Liz Truss is not the first swallow in the UK to fight against the gender lobby, but she would protect children and real women with laws.

Former British Prime Minister Liz Truss is introducing a bill that would ban children from trying to change their gender, such as undergoing hormone treatments. It also wants to ban people born male but living as women from entering spaces reserved for women, including bathrooms, locker rooms, shelters and prisons.

According to the British television network ITV, Truss feels that young people need stronger legal protection.

“There is a need for the law to better protect children and teenagers from making irreversible decisions about their bodies that they may later regret.

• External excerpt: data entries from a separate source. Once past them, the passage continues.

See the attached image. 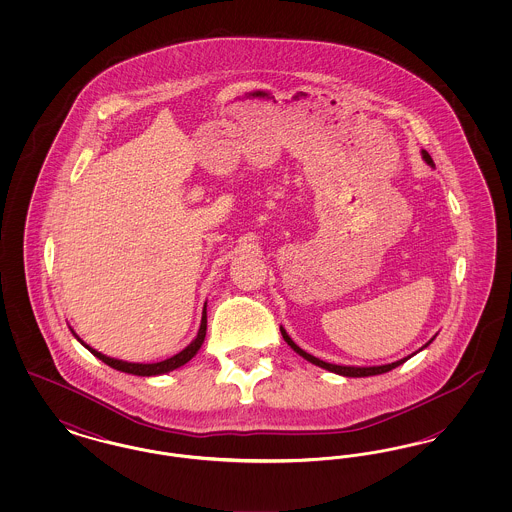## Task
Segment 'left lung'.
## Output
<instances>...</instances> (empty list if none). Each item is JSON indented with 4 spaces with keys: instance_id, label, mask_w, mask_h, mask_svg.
<instances>
[{
    "instance_id": "1",
    "label": "left lung",
    "mask_w": 512,
    "mask_h": 512,
    "mask_svg": "<svg viewBox=\"0 0 512 512\" xmlns=\"http://www.w3.org/2000/svg\"><path fill=\"white\" fill-rule=\"evenodd\" d=\"M422 159L430 165V167H436L434 165V161H432V157H430V153L426 151V149H422ZM280 332H282V338L286 340V343L292 347L293 351L297 353V355H301L303 359H307L309 363H313V365L320 366V368H324V370H330V372H334V374H340V376H345V378H365V376H376V374H384V372H390V370H393L395 366L403 365L405 361H409L413 355H416L418 351H422V349H426L432 341H434V338L432 340L428 341L426 345H422L416 353H413V355H409V357H405V359H401V361H395V363H391V365H380V366H347V365H332V363H326V361H320V359H317V357H313L311 353H307V351H303L295 341L288 336V332L280 326Z\"/></svg>"
}]
</instances>
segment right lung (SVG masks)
Returning a JSON list of instances; mask_svg holds the SVG:
<instances>
[{"mask_svg": "<svg viewBox=\"0 0 512 512\" xmlns=\"http://www.w3.org/2000/svg\"><path fill=\"white\" fill-rule=\"evenodd\" d=\"M205 334H207V303H205V307H203L201 324H199L197 336L192 340V343H190L188 347H184L180 353L172 355L171 359H165V361H159V363H128V361H119V359L107 357V355L96 351L94 347L86 345V343L80 340L73 332L74 338L80 341L94 357H98L99 361H103L105 365H109L111 368H115V370H121V372H126V374H134V376H159V374H167V372H172V370L186 365L188 361H192V357H195V353H197L199 347L203 345Z\"/></svg>", "mask_w": 512, "mask_h": 512, "instance_id": "obj_1", "label": "right lung"}]
</instances>
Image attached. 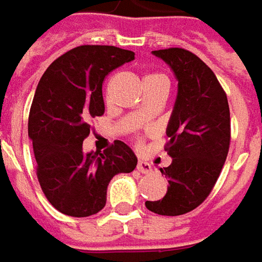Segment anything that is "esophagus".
<instances>
[{"label": "esophagus", "mask_w": 262, "mask_h": 262, "mask_svg": "<svg viewBox=\"0 0 262 262\" xmlns=\"http://www.w3.org/2000/svg\"><path fill=\"white\" fill-rule=\"evenodd\" d=\"M137 169L141 174H150L151 172V165L146 161H138Z\"/></svg>", "instance_id": "1"}]
</instances>
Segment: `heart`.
<instances>
[{"label": "heart", "instance_id": "b5f03b06", "mask_svg": "<svg viewBox=\"0 0 262 262\" xmlns=\"http://www.w3.org/2000/svg\"><path fill=\"white\" fill-rule=\"evenodd\" d=\"M144 81H159V82H165V84L169 85L168 78L165 75H162V73H151V75H147ZM143 116H146V115L144 113H140V118H143Z\"/></svg>", "mask_w": 262, "mask_h": 262}]
</instances>
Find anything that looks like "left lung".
I'll use <instances>...</instances> for the list:
<instances>
[{
    "instance_id": "8db88e82",
    "label": "left lung",
    "mask_w": 262,
    "mask_h": 262,
    "mask_svg": "<svg viewBox=\"0 0 262 262\" xmlns=\"http://www.w3.org/2000/svg\"><path fill=\"white\" fill-rule=\"evenodd\" d=\"M178 79L174 111L166 128L165 150L172 158L161 169L168 191L146 208L159 215H183L209 196L230 147V109L226 91L202 60L184 48L153 51Z\"/></svg>"
}]
</instances>
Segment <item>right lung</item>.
Segmentation results:
<instances>
[{"label":"right lung","mask_w":262,"mask_h":262,"mask_svg":"<svg viewBox=\"0 0 262 262\" xmlns=\"http://www.w3.org/2000/svg\"><path fill=\"white\" fill-rule=\"evenodd\" d=\"M131 60L134 53L118 47H76L54 60L38 82L28 134L39 186L61 214H97L106 205L112 178L137 165L134 151L121 140L100 155L82 150L91 119L104 113L106 75Z\"/></svg>","instance_id":"add662e5"}]
</instances>
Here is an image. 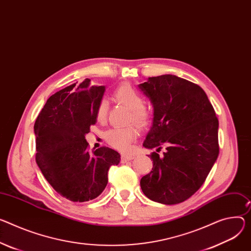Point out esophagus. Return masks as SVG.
I'll return each mask as SVG.
<instances>
[{"label":"esophagus","mask_w":251,"mask_h":251,"mask_svg":"<svg viewBox=\"0 0 251 251\" xmlns=\"http://www.w3.org/2000/svg\"><path fill=\"white\" fill-rule=\"evenodd\" d=\"M133 158H134V155L123 154V155L121 156V162H122V163H126L127 161H130V160H132Z\"/></svg>","instance_id":"obj_1"}]
</instances>
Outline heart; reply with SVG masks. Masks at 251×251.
Listing matches in <instances>:
<instances>
[{"label":"heart","instance_id":"obj_1","mask_svg":"<svg viewBox=\"0 0 251 251\" xmlns=\"http://www.w3.org/2000/svg\"><path fill=\"white\" fill-rule=\"evenodd\" d=\"M115 98L131 110V120L140 126H144L150 119V112L143 106L144 98L139 91L129 84L120 86L115 92ZM108 102L102 99L96 109V118L98 121H104L107 116ZM105 140L111 146L121 151L130 148L132 142L138 137V130L134 126L125 128H112L105 135Z\"/></svg>","mask_w":251,"mask_h":251}]
</instances>
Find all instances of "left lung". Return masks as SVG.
<instances>
[{"instance_id": "1", "label": "left lung", "mask_w": 251, "mask_h": 251, "mask_svg": "<svg viewBox=\"0 0 251 251\" xmlns=\"http://www.w3.org/2000/svg\"><path fill=\"white\" fill-rule=\"evenodd\" d=\"M138 87L154 110L143 146L156 149L141 189L155 202H183L201 187L218 157L215 111L201 87L174 75L150 77ZM163 146L167 151L160 156Z\"/></svg>"}]
</instances>
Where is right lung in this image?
<instances>
[{
    "mask_svg": "<svg viewBox=\"0 0 251 251\" xmlns=\"http://www.w3.org/2000/svg\"><path fill=\"white\" fill-rule=\"evenodd\" d=\"M105 86L90 79L52 95L34 125L36 162L50 185L64 198L85 202L98 197L108 183V171L120 154L109 147L88 151L85 135L96 124V109Z\"/></svg>",
    "mask_w": 251,
    "mask_h": 251,
    "instance_id": "obj_1",
    "label": "right lung"
}]
</instances>
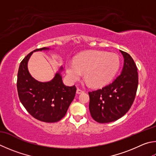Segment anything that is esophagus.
<instances>
[{"mask_svg":"<svg viewBox=\"0 0 156 156\" xmlns=\"http://www.w3.org/2000/svg\"><path fill=\"white\" fill-rule=\"evenodd\" d=\"M84 93L83 90L80 89H77V90H76V93H77V94H80V93Z\"/></svg>","mask_w":156,"mask_h":156,"instance_id":"esophagus-1","label":"esophagus"}]
</instances>
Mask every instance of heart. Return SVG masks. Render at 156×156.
<instances>
[{"instance_id": "1", "label": "heart", "mask_w": 156, "mask_h": 156, "mask_svg": "<svg viewBox=\"0 0 156 156\" xmlns=\"http://www.w3.org/2000/svg\"><path fill=\"white\" fill-rule=\"evenodd\" d=\"M119 67V58L115 54L90 50L76 56L73 62H67L66 71L71 81L79 80L84 73L89 85L100 87L112 80Z\"/></svg>"}]
</instances>
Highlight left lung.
<instances>
[{"label": "left lung", "instance_id": "left-lung-1", "mask_svg": "<svg viewBox=\"0 0 156 156\" xmlns=\"http://www.w3.org/2000/svg\"><path fill=\"white\" fill-rule=\"evenodd\" d=\"M120 52L124 58L121 74L108 85L89 92V111L98 123L112 122L122 117L131 108L136 94V66L129 54L122 50Z\"/></svg>", "mask_w": 156, "mask_h": 156}]
</instances>
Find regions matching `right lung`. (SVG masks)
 Listing matches in <instances>:
<instances>
[{"instance_id":"add662e5","label":"right lung","mask_w":156,"mask_h":156,"mask_svg":"<svg viewBox=\"0 0 156 156\" xmlns=\"http://www.w3.org/2000/svg\"><path fill=\"white\" fill-rule=\"evenodd\" d=\"M49 50L36 49L30 52L20 65L17 89L21 103L30 115L43 122L54 123L63 118L74 99L76 88L66 86L62 80L61 67L51 81L41 83L33 78L28 69V61L33 52Z\"/></svg>"}]
</instances>
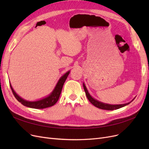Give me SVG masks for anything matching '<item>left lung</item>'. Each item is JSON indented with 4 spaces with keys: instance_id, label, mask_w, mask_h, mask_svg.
Listing matches in <instances>:
<instances>
[{
    "instance_id": "8db88e82",
    "label": "left lung",
    "mask_w": 149,
    "mask_h": 149,
    "mask_svg": "<svg viewBox=\"0 0 149 149\" xmlns=\"http://www.w3.org/2000/svg\"><path fill=\"white\" fill-rule=\"evenodd\" d=\"M83 88H84V91H85V93H86V95L88 100L89 101V102H91L92 104H93L94 106H96V107L97 108H100V109H104V110H108V111H112V110H115V109H119V108H121L123 107L124 106H125L128 105L129 104H130V102H131L133 100H132L130 102H127V103H125V104H106V103H104V102H100L99 101L96 100H95V99H94L91 95H90L89 93H88V89L86 88V87L85 84L83 83Z\"/></svg>"
}]
</instances>
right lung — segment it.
<instances>
[{"mask_svg": "<svg viewBox=\"0 0 149 149\" xmlns=\"http://www.w3.org/2000/svg\"><path fill=\"white\" fill-rule=\"evenodd\" d=\"M70 71H67L63 76H61V77L60 78V79L58 80L55 89H53V91L50 93L49 95L38 101H26L18 95V94L15 92L14 90H13V89L12 88L11 84L10 83V88L12 89V91L13 94V95H14V96L15 97V98L17 99L18 101L21 102L22 104L30 108H34V109H44V108L49 107L55 105L56 103V102L58 101V100H59L63 86V84L68 77V76L70 74Z\"/></svg>", "mask_w": 149, "mask_h": 149, "instance_id": "add662e5", "label": "right lung"}]
</instances>
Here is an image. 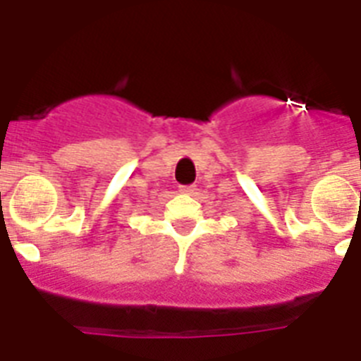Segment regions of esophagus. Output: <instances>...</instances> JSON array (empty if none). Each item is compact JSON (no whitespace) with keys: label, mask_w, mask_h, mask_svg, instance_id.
<instances>
[{"label":"esophagus","mask_w":361,"mask_h":361,"mask_svg":"<svg viewBox=\"0 0 361 361\" xmlns=\"http://www.w3.org/2000/svg\"><path fill=\"white\" fill-rule=\"evenodd\" d=\"M195 190H197L195 184H188V186H180V191H183V193H195Z\"/></svg>","instance_id":"esophagus-1"}]
</instances>
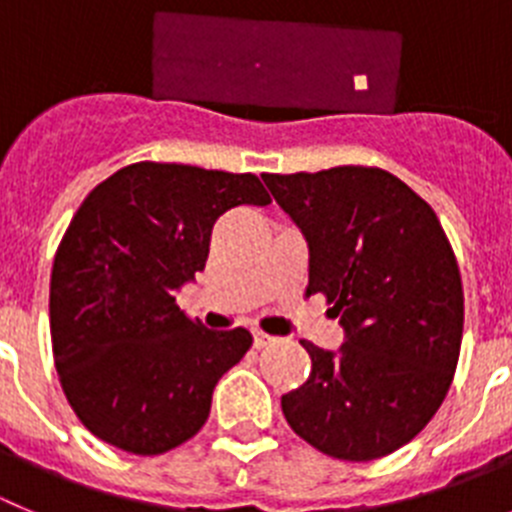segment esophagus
<instances>
[{
    "mask_svg": "<svg viewBox=\"0 0 512 512\" xmlns=\"http://www.w3.org/2000/svg\"><path fill=\"white\" fill-rule=\"evenodd\" d=\"M252 339H255V347H257V349H262V347H267V344H273V342H275V336L265 334V331H260V329L252 331Z\"/></svg>",
    "mask_w": 512,
    "mask_h": 512,
    "instance_id": "34e87169",
    "label": "esophagus"
}]
</instances>
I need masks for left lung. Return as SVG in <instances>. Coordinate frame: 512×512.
<instances>
[{
    "label": "left lung",
    "instance_id": "left-lung-1",
    "mask_svg": "<svg viewBox=\"0 0 512 512\" xmlns=\"http://www.w3.org/2000/svg\"><path fill=\"white\" fill-rule=\"evenodd\" d=\"M308 242L306 296L339 316L336 352L301 342L311 375L280 398L313 449L370 462L416 439L444 403L459 362L464 293L434 209L382 168L265 173Z\"/></svg>",
    "mask_w": 512,
    "mask_h": 512
}]
</instances>
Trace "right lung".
I'll return each instance as SVG.
<instances>
[{"label":"right lung","mask_w":512,"mask_h":512,"mask_svg":"<svg viewBox=\"0 0 512 512\" xmlns=\"http://www.w3.org/2000/svg\"><path fill=\"white\" fill-rule=\"evenodd\" d=\"M242 204H270L252 173L145 160L73 214L50 275V336L63 393L96 439L153 457L206 423L252 334L204 329L176 290L204 270L216 219Z\"/></svg>","instance_id":"1"}]
</instances>
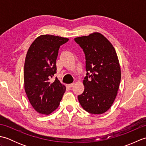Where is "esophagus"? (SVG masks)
<instances>
[{"instance_id":"1","label":"esophagus","mask_w":146,"mask_h":146,"mask_svg":"<svg viewBox=\"0 0 146 146\" xmlns=\"http://www.w3.org/2000/svg\"><path fill=\"white\" fill-rule=\"evenodd\" d=\"M74 85H75V83H71V84L68 85V87H69V88H71V87H73V86H74Z\"/></svg>"}]
</instances>
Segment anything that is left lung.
I'll return each mask as SVG.
<instances>
[{
	"mask_svg": "<svg viewBox=\"0 0 146 146\" xmlns=\"http://www.w3.org/2000/svg\"><path fill=\"white\" fill-rule=\"evenodd\" d=\"M85 54L84 92L78 96L80 105L88 112L102 114L112 105L121 79L119 60L115 48L100 33L75 38Z\"/></svg>",
	"mask_w": 146,
	"mask_h": 146,
	"instance_id": "left-lung-1",
	"label": "left lung"
}]
</instances>
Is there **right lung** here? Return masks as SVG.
Here are the masks:
<instances>
[{
	"label": "right lung",
	"mask_w": 146,
	"mask_h": 146,
	"mask_svg": "<svg viewBox=\"0 0 146 146\" xmlns=\"http://www.w3.org/2000/svg\"><path fill=\"white\" fill-rule=\"evenodd\" d=\"M68 38L52 35L37 38L27 51L24 70V88L33 107L41 114L48 115L58 107L65 86L56 77V62L60 47Z\"/></svg>",
	"instance_id": "right-lung-1"
}]
</instances>
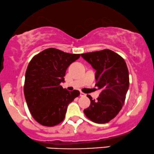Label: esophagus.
<instances>
[{
	"mask_svg": "<svg viewBox=\"0 0 154 154\" xmlns=\"http://www.w3.org/2000/svg\"><path fill=\"white\" fill-rule=\"evenodd\" d=\"M80 95H81V97H83V96H85V95H85V93H83V92H81V94H80Z\"/></svg>",
	"mask_w": 154,
	"mask_h": 154,
	"instance_id": "esophagus-1",
	"label": "esophagus"
}]
</instances>
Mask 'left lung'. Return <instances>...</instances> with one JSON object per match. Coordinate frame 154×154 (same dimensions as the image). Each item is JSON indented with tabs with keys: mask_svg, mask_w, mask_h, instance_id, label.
<instances>
[{
	"mask_svg": "<svg viewBox=\"0 0 154 154\" xmlns=\"http://www.w3.org/2000/svg\"><path fill=\"white\" fill-rule=\"evenodd\" d=\"M81 57L96 71L95 86L102 90L97 100L87 95L91 105L83 112L95 123L109 122L122 108L129 89V71L125 61L109 49L82 54Z\"/></svg>",
	"mask_w": 154,
	"mask_h": 154,
	"instance_id": "obj_1",
	"label": "left lung"
}]
</instances>
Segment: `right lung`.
Listing matches in <instances>:
<instances>
[{"label": "right lung", "instance_id": "obj_1", "mask_svg": "<svg viewBox=\"0 0 154 154\" xmlns=\"http://www.w3.org/2000/svg\"><path fill=\"white\" fill-rule=\"evenodd\" d=\"M80 57L49 48L29 61L25 73L24 94L32 116L40 125L54 127L61 123L69 104L80 95L77 90L69 91L60 85L64 82L68 67Z\"/></svg>", "mask_w": 154, "mask_h": 154}]
</instances>
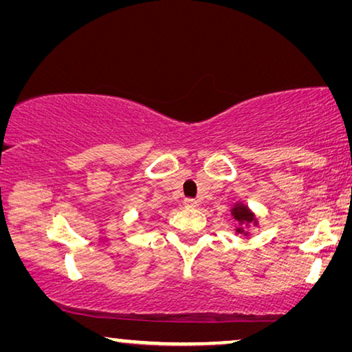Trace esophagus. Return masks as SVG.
Returning <instances> with one entry per match:
<instances>
[{"label":"esophagus","mask_w":352,"mask_h":352,"mask_svg":"<svg viewBox=\"0 0 352 352\" xmlns=\"http://www.w3.org/2000/svg\"><path fill=\"white\" fill-rule=\"evenodd\" d=\"M183 204H184V206H186V208H195V206L199 205V201L194 200V199H186V200L183 201Z\"/></svg>","instance_id":"34e87169"}]
</instances>
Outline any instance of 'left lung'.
<instances>
[{
  "mask_svg": "<svg viewBox=\"0 0 352 352\" xmlns=\"http://www.w3.org/2000/svg\"><path fill=\"white\" fill-rule=\"evenodd\" d=\"M230 212L237 222L236 233L250 237L252 236L250 228H252V226H259L258 216H256V212H253V210H250V206L245 204V201H234Z\"/></svg>",
  "mask_w": 352,
  "mask_h": 352,
  "instance_id": "1",
  "label": "left lung"
}]
</instances>
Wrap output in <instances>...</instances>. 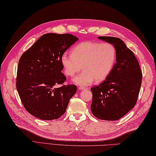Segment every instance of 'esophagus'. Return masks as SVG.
<instances>
[{"label":"esophagus","mask_w":156,"mask_h":156,"mask_svg":"<svg viewBox=\"0 0 156 156\" xmlns=\"http://www.w3.org/2000/svg\"><path fill=\"white\" fill-rule=\"evenodd\" d=\"M79 90H85V89H87V88H86V87H83V86H79Z\"/></svg>","instance_id":"obj_1"}]
</instances>
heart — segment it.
Returning a JSON list of instances; mask_svg holds the SVG:
<instances>
[{
  "label": "heart",
  "instance_id": "obj_1",
  "mask_svg": "<svg viewBox=\"0 0 156 156\" xmlns=\"http://www.w3.org/2000/svg\"><path fill=\"white\" fill-rule=\"evenodd\" d=\"M117 53L111 43L86 41L76 45L72 54L64 52L61 58L64 72L73 77L81 69L83 71L73 79L74 83L86 86L101 82L111 73L116 61Z\"/></svg>",
  "mask_w": 156,
  "mask_h": 156
}]
</instances>
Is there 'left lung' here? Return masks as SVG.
<instances>
[{
  "label": "left lung",
  "instance_id": "1",
  "mask_svg": "<svg viewBox=\"0 0 156 156\" xmlns=\"http://www.w3.org/2000/svg\"><path fill=\"white\" fill-rule=\"evenodd\" d=\"M98 38L115 45L117 57L107 78L99 85L90 89L93 93L90 110L98 119L117 120L134 107L142 84V73L134 53L122 40L111 36Z\"/></svg>",
  "mask_w": 156,
  "mask_h": 156
}]
</instances>
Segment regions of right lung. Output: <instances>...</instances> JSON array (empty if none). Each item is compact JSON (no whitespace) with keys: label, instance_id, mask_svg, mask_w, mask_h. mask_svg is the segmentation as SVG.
Instances as JSON below:
<instances>
[{"label":"right lung","instance_id":"right-lung-1","mask_svg":"<svg viewBox=\"0 0 156 156\" xmlns=\"http://www.w3.org/2000/svg\"><path fill=\"white\" fill-rule=\"evenodd\" d=\"M79 40L69 34H45L19 60L16 89L24 108L44 120L62 116L77 91L74 85H62L66 77L62 71V55Z\"/></svg>","mask_w":156,"mask_h":156}]
</instances>
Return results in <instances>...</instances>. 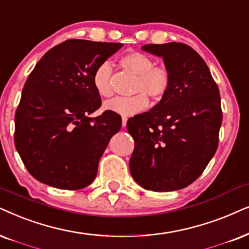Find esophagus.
I'll return each instance as SVG.
<instances>
[{"mask_svg": "<svg viewBox=\"0 0 249 249\" xmlns=\"http://www.w3.org/2000/svg\"><path fill=\"white\" fill-rule=\"evenodd\" d=\"M126 123H127V118L126 117H123L122 118V126L123 127L126 126Z\"/></svg>", "mask_w": 249, "mask_h": 249, "instance_id": "obj_1", "label": "esophagus"}]
</instances>
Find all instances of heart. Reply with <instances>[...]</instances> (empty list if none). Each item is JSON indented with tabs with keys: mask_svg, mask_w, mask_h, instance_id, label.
<instances>
[{
	"mask_svg": "<svg viewBox=\"0 0 249 249\" xmlns=\"http://www.w3.org/2000/svg\"><path fill=\"white\" fill-rule=\"evenodd\" d=\"M122 67L138 74L134 85L137 95L130 97L118 96L105 103V109L122 116H133L143 111L149 106L148 96L155 100L162 99L171 85V72L164 65H155L152 56L141 52H128L119 58ZM112 69L109 62L97 65L93 73V86L101 97L112 95Z\"/></svg>",
	"mask_w": 249,
	"mask_h": 249,
	"instance_id": "b5f03b06",
	"label": "heart"
}]
</instances>
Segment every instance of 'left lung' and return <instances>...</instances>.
Returning <instances> with one entry per match:
<instances>
[{
    "label": "left lung",
    "instance_id": "1",
    "mask_svg": "<svg viewBox=\"0 0 249 249\" xmlns=\"http://www.w3.org/2000/svg\"><path fill=\"white\" fill-rule=\"evenodd\" d=\"M171 72L168 93L127 121L134 139L132 177L154 192L177 191L200 177L218 147L221 95L203 58L180 42L144 45Z\"/></svg>",
    "mask_w": 249,
    "mask_h": 249
}]
</instances>
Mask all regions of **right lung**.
<instances>
[{
	"mask_svg": "<svg viewBox=\"0 0 249 249\" xmlns=\"http://www.w3.org/2000/svg\"><path fill=\"white\" fill-rule=\"evenodd\" d=\"M123 43L71 39L42 56L24 85L15 114V146L36 180L61 190H80L97 165L122 118L101 107L93 86L97 65Z\"/></svg>",
	"mask_w": 249,
	"mask_h": 249,
	"instance_id": "obj_1",
	"label": "right lung"
}]
</instances>
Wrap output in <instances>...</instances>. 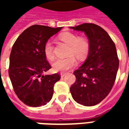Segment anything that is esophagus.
<instances>
[{
  "mask_svg": "<svg viewBox=\"0 0 129 129\" xmlns=\"http://www.w3.org/2000/svg\"><path fill=\"white\" fill-rule=\"evenodd\" d=\"M66 75H67V73H61V74H60L61 77H65Z\"/></svg>",
  "mask_w": 129,
  "mask_h": 129,
  "instance_id": "esophagus-1",
  "label": "esophagus"
}]
</instances>
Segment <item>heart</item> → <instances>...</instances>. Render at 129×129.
<instances>
[{
	"label": "heart",
	"mask_w": 129,
	"mask_h": 129,
	"mask_svg": "<svg viewBox=\"0 0 129 129\" xmlns=\"http://www.w3.org/2000/svg\"><path fill=\"white\" fill-rule=\"evenodd\" d=\"M60 39L70 45L68 54L72 55L66 59H57L52 63V68L55 72L64 73L71 68L75 67L77 61L75 56L79 59H84L89 51V43L84 37H78L76 34L71 32H64L59 36ZM43 53L45 57L52 60L54 57V47L50 41L45 43L43 47Z\"/></svg>",
	"instance_id": "obj_1"
}]
</instances>
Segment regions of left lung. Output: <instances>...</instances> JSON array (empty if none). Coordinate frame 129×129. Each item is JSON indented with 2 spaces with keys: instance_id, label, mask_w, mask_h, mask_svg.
Segmentation results:
<instances>
[{
  "instance_id": "left-lung-1",
  "label": "left lung",
  "mask_w": 129,
  "mask_h": 129,
  "mask_svg": "<svg viewBox=\"0 0 129 129\" xmlns=\"http://www.w3.org/2000/svg\"><path fill=\"white\" fill-rule=\"evenodd\" d=\"M71 29L84 32L89 52L84 64L74 72L76 81L70 87L74 100L86 106L101 102L111 92L119 68L115 45L102 27L84 23Z\"/></svg>"
}]
</instances>
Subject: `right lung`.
Listing matches in <instances>:
<instances>
[{"label":"right lung","mask_w":129,"mask_h":129,"mask_svg":"<svg viewBox=\"0 0 129 129\" xmlns=\"http://www.w3.org/2000/svg\"><path fill=\"white\" fill-rule=\"evenodd\" d=\"M62 27L39 25L29 27L16 40L10 56L9 76L18 99L29 106L47 104L52 99L58 73L43 75L51 68L43 53L48 40Z\"/></svg>","instance_id":"1"}]
</instances>
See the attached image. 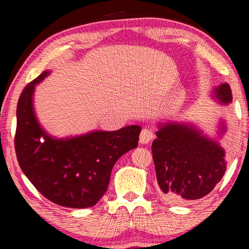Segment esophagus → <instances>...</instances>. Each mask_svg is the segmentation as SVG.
Masks as SVG:
<instances>
[{
  "instance_id": "1",
  "label": "esophagus",
  "mask_w": 249,
  "mask_h": 249,
  "mask_svg": "<svg viewBox=\"0 0 249 249\" xmlns=\"http://www.w3.org/2000/svg\"><path fill=\"white\" fill-rule=\"evenodd\" d=\"M154 138V134L151 129H142L141 135H139V142L141 144H148L152 139Z\"/></svg>"
}]
</instances>
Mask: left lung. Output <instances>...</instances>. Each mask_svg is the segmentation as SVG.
Instances as JSON below:
<instances>
[{
	"mask_svg": "<svg viewBox=\"0 0 249 249\" xmlns=\"http://www.w3.org/2000/svg\"><path fill=\"white\" fill-rule=\"evenodd\" d=\"M211 97L221 105L232 102L228 83L214 87ZM152 144L160 194L169 203L185 204L212 192L227 170L226 151L220 141L227 121L220 118L214 136L205 134L194 122H158Z\"/></svg>",
	"mask_w": 249,
	"mask_h": 249,
	"instance_id": "1",
	"label": "left lung"
}]
</instances>
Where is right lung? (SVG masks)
<instances>
[{"mask_svg":"<svg viewBox=\"0 0 249 249\" xmlns=\"http://www.w3.org/2000/svg\"><path fill=\"white\" fill-rule=\"evenodd\" d=\"M50 74L51 70L43 71L19 97L17 159L29 181L51 202L70 209L91 207L107 190L115 162L138 146L142 128L127 125L115 131L91 130L64 138L50 135L34 107L35 88Z\"/></svg>","mask_w":249,"mask_h":249,"instance_id":"obj_1","label":"right lung"}]
</instances>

The law should also be amended to make it clear that biological males are legally excluded from single-sex rooms designated for women," a source close to Truss told the British channel.

According to the conservative politician, these are not party political issues, and he hopes that a broad cross-party alliance will support his bill.

The former prime minister is also actively campaigning for his proposed law on his social media page.

Liz Truss is not the first swallow in Britain to take up the fight against the gender lobby.

It is necessary for our government to be brave, take an example from the book of the Hungarian government and protect the children, said Lucy Marsh, representative of the British Family Education Trust.

Marsh said that the legal environment in the UK requires children to participate in sex education, which is often outsourced by schools to unverified third parties. The representative of the organization emphasized that he would be happy if his own government also remembered that they should actually be conservative.

And University College London (UCL) became the first university in the United Kingdom to officially terminate its cooperation with the pro-LGBTQ activist organization Stonewall, the international news agency V4NA wrote.

Stonewall's program, which involves a number of institutions and companies in the UK, trains employers to create workplaces that are more accepting of sexual minorities. Participating organizations are scored on a workplace equality index, which measures how LGBTQ-friendly a workplace is.

In a statement, the university said: “Maintaining academic freedom and free speech is a fundamental need, and we recognize that formal commitment to the Stonewall organization inhibits scholarly work and the opportunity for free debate on campus about sex and gender identity. UCL hopes that we can move forward in that spirit, resolving our remaining differences to become a truly diverse community in which people can express themselves and become self-identified'.

The institution's leadership had previously received a letter from more than thirty academics calling on officials to sever ties with Stonewall.

The letter also states that Stonewall tends to present unscientific claims as objective facts.